Your answer must be every line of the data below that holds the string "California", copied exactly.
++++ RECORD EXCERPTS ++++
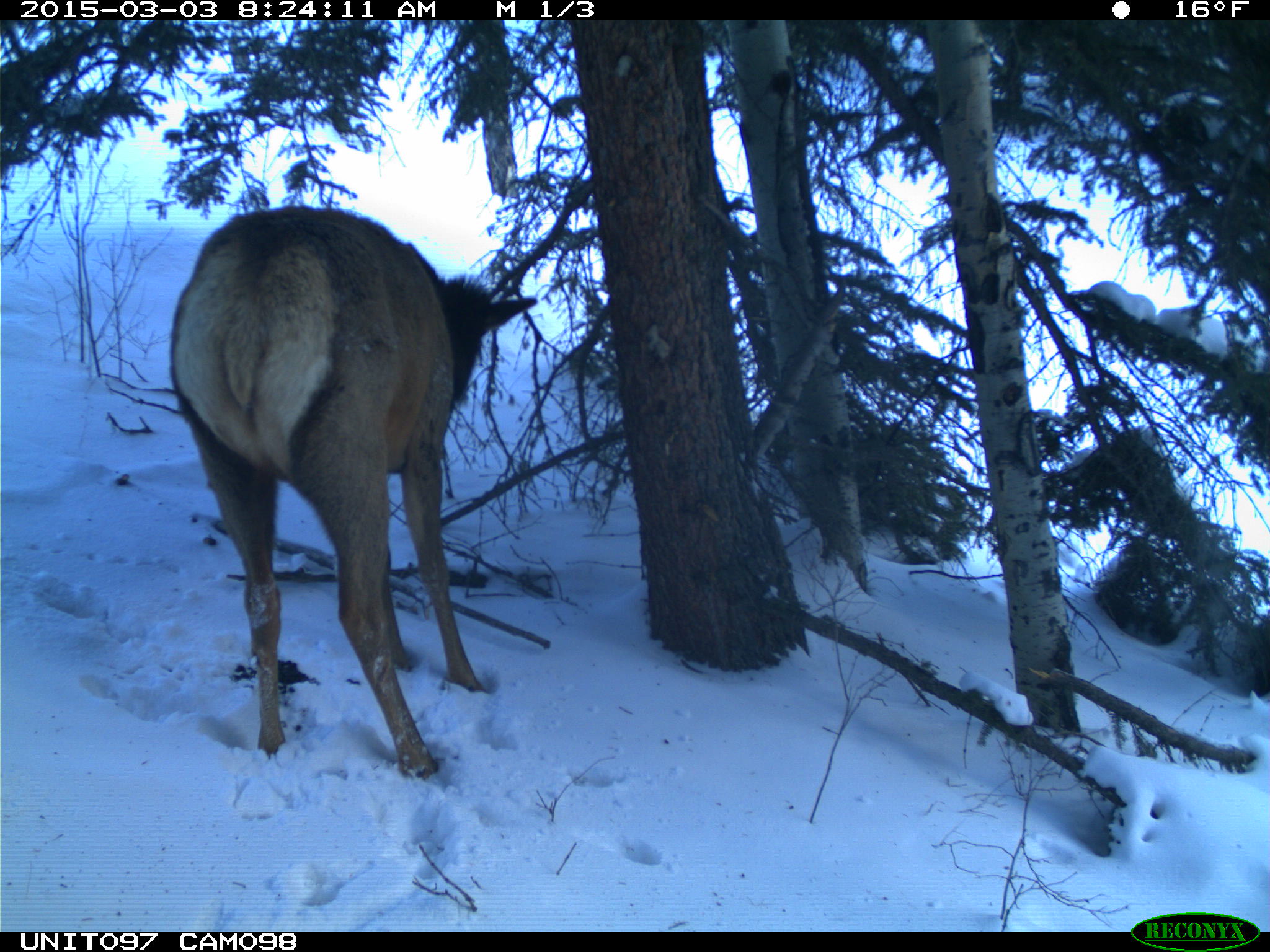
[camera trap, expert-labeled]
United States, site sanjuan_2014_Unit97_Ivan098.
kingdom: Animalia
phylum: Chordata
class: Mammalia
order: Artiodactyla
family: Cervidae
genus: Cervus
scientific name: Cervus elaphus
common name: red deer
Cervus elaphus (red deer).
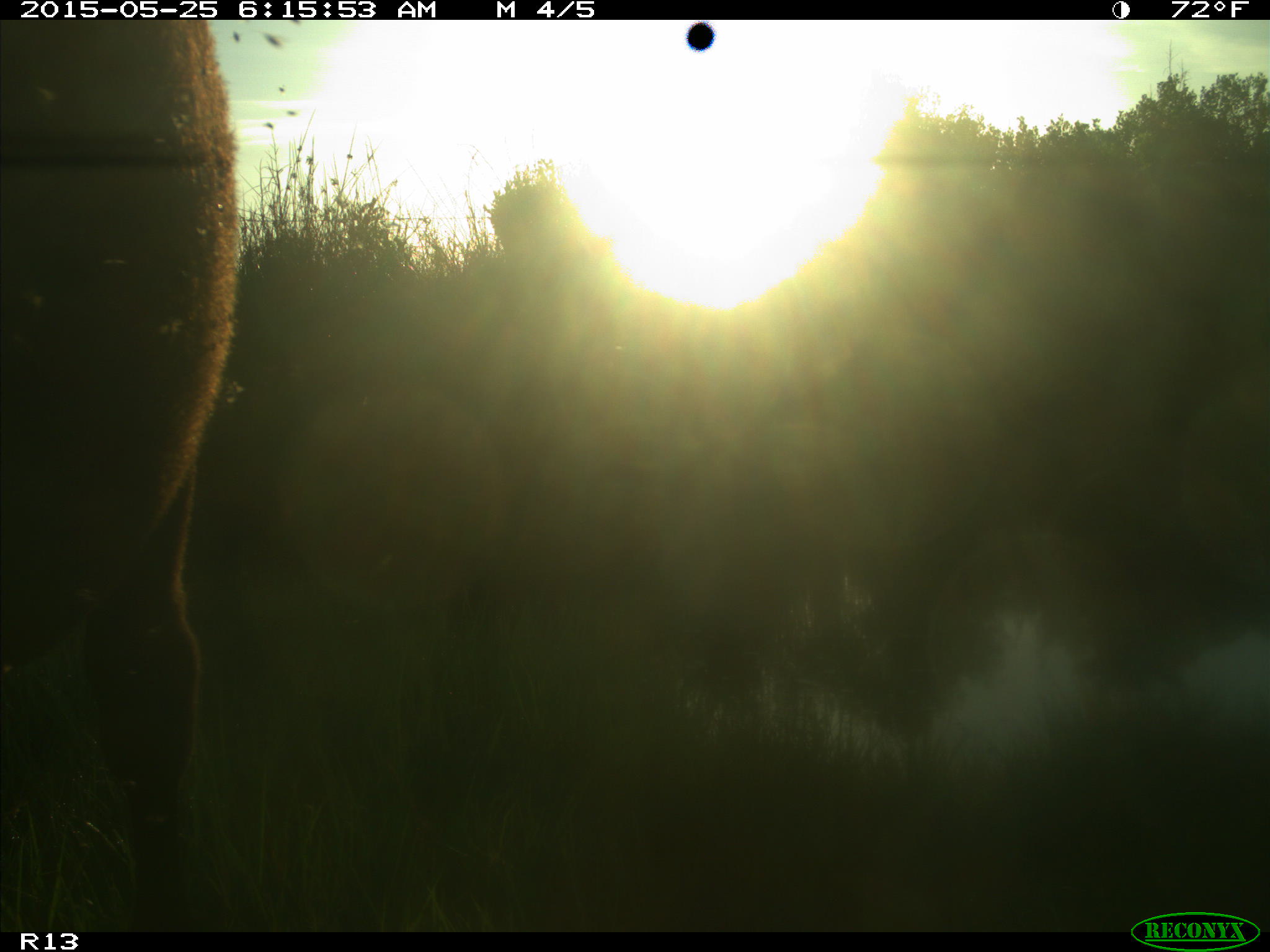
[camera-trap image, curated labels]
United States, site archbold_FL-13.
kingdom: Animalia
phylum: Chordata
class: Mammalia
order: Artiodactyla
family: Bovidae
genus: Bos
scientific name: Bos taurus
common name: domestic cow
++++
++++ RECORD EXCERPTS ++++
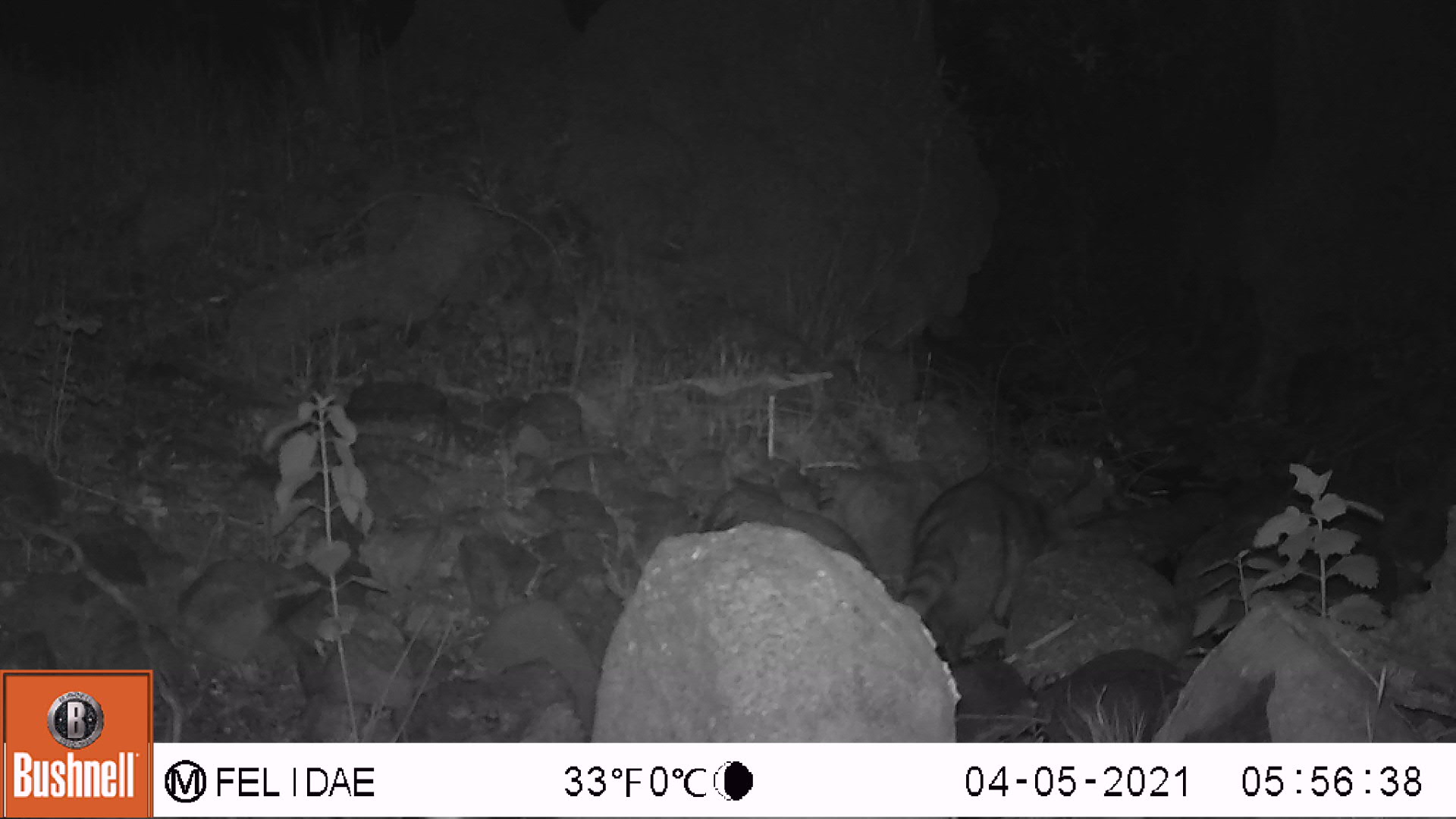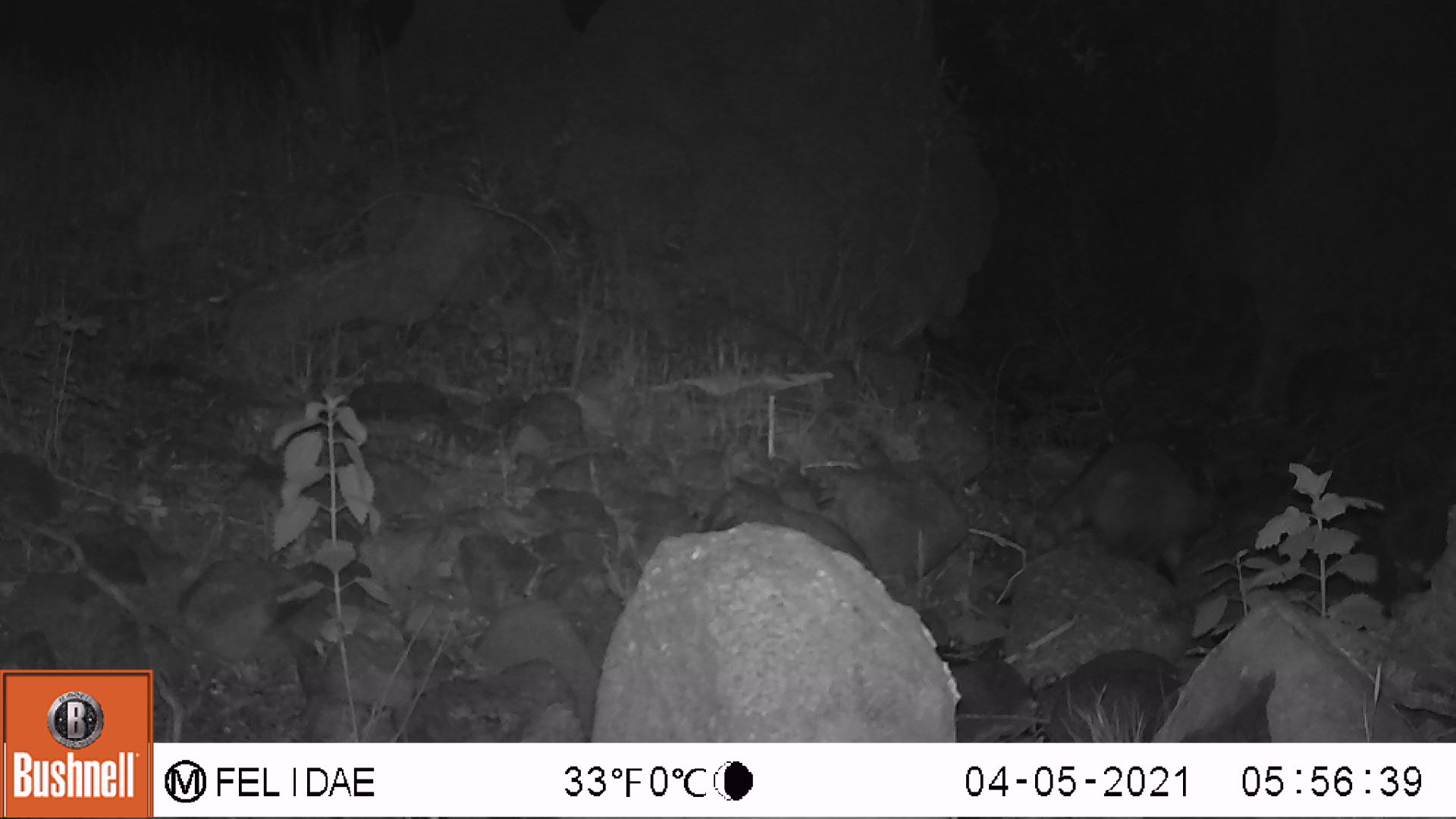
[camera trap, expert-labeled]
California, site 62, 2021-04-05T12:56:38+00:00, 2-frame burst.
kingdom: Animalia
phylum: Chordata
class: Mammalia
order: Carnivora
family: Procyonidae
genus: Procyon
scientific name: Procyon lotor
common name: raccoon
++++
++++ RECORD EXCERPTS ++++
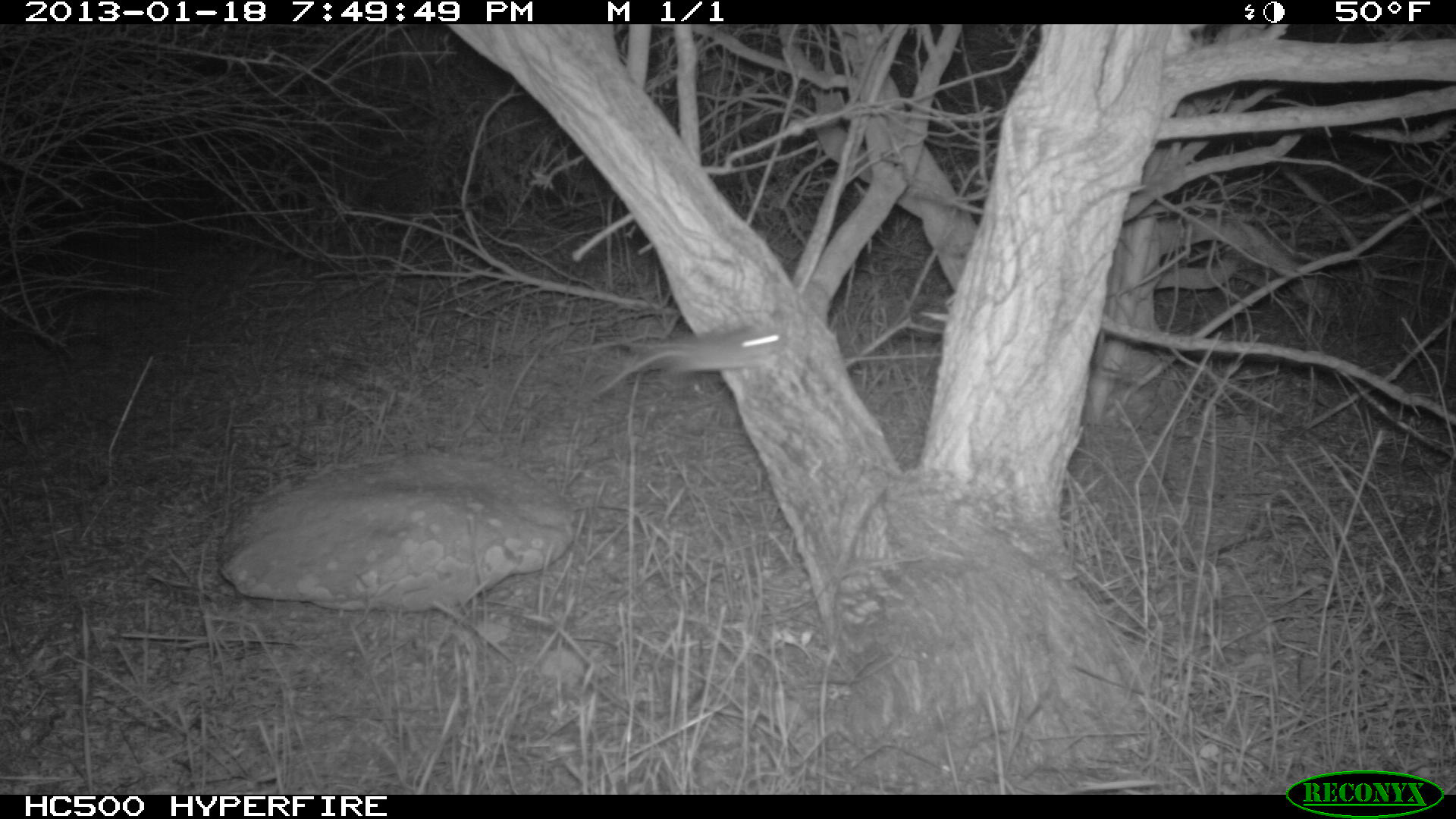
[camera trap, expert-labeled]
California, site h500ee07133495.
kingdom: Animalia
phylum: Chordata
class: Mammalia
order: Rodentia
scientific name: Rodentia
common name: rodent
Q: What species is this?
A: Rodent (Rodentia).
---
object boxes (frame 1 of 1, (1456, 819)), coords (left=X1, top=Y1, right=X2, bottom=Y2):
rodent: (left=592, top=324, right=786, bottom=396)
++++
TASK RESULT:
California, site 62, 2021-04-05T12:56:38+00:00, 2-frame burst.
California, site h500ee07133495.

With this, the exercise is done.